__Your goal__: From the entries below, transcribe exactly the lines between the line holding "Per your smarty cat's request." and the line holding "Scoot pegs over", inclusive; skip all other lines.

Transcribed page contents
◆ ◆ ◆

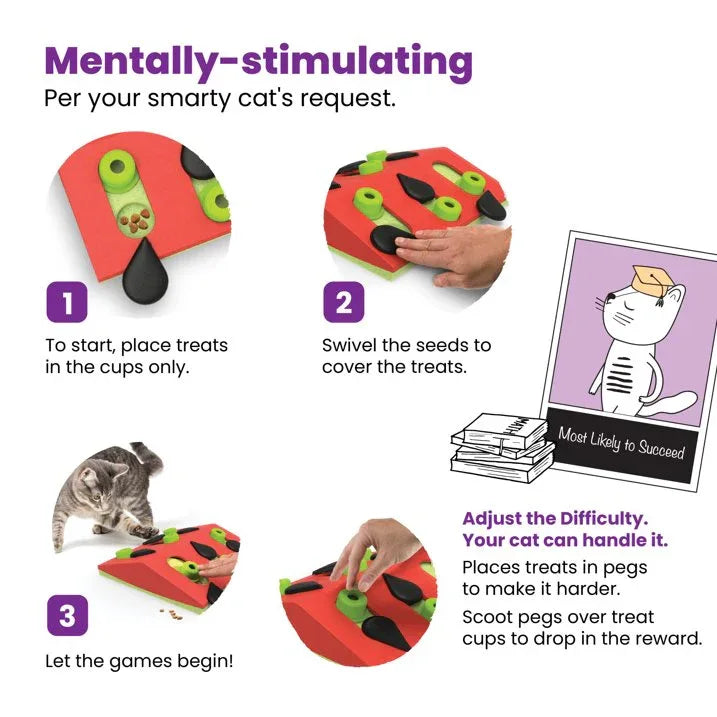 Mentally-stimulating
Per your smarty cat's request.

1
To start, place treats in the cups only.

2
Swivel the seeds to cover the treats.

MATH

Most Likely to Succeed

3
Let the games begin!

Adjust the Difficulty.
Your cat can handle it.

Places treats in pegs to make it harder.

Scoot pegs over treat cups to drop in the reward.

◆ ◆ ◆

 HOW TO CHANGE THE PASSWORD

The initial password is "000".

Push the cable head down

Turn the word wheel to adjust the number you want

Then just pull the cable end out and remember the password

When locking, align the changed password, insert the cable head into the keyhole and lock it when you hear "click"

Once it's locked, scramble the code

◆ ◆ ◆

__Your solution__:
Per your smarty cat's request.

1
To start, place treats in the cups only.

2
Swivel the seeds to cover the treats.

MATH

Most Likely to Succeed

3
Let the games begin!

Adjust the Difficulty.
Your cat can handle it.

Places treats in pegs to make it harder.

Scoot pegs over treat cups to drop in the reward.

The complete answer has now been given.